Kein Gejammer nach der Staffeleinteilung - warum auch?

dzKommentar

Die vier verbliebenen Bezirksligisten aus dem heimischen Raum spielen in der nächsten Saison nicht mehr gemeinsam in einer Staffel. Das ist aber nicht schlimm, findet unser Autor.

Schwerte

, 20.07.2020, 18:00 Uhr / Lesedauer: 1 min

Beim Fußball- und Leichtathletikverband Westfalen (FLVW) sind sie immer für eine Überraschung gut.

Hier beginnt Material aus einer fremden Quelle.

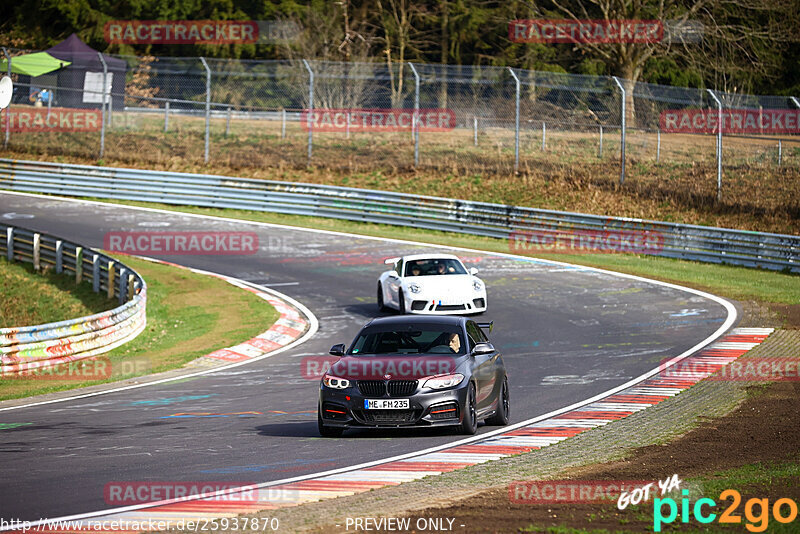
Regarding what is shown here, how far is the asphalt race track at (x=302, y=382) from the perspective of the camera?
29.7ft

Mit dem Auseinanderreißen der vier verbliebenen Bezirksligisten aus dem Bereich des Schwerter Stadtsportverbands haben die Verbandsfunktionäre jedenfalls bei dem einen oder anderen Vereinsvertreter erstaunte Reaktionen hervorgerufen.

Nur der SC Hennen bleibt in der Staffel 6

Gejammer über die Staffeleinteilung war aus den Lagern der Schwerter Vereine jedoch nicht zu vernehmen – warum auch?

Okay, von den 20 Bezirksliga-Lokalduellen der Vorsaison, als fünf heimische Mannschaften gemeinsam in einer Bezirksliga-Staffel zu Hause waren, bleiben nur noch sechs übrig, weil der SC Berchum/Garenfeld aufgestiegen ist und nur der SC Hennen in der angestammten Umgebung der Staffel 6 bleiben darf.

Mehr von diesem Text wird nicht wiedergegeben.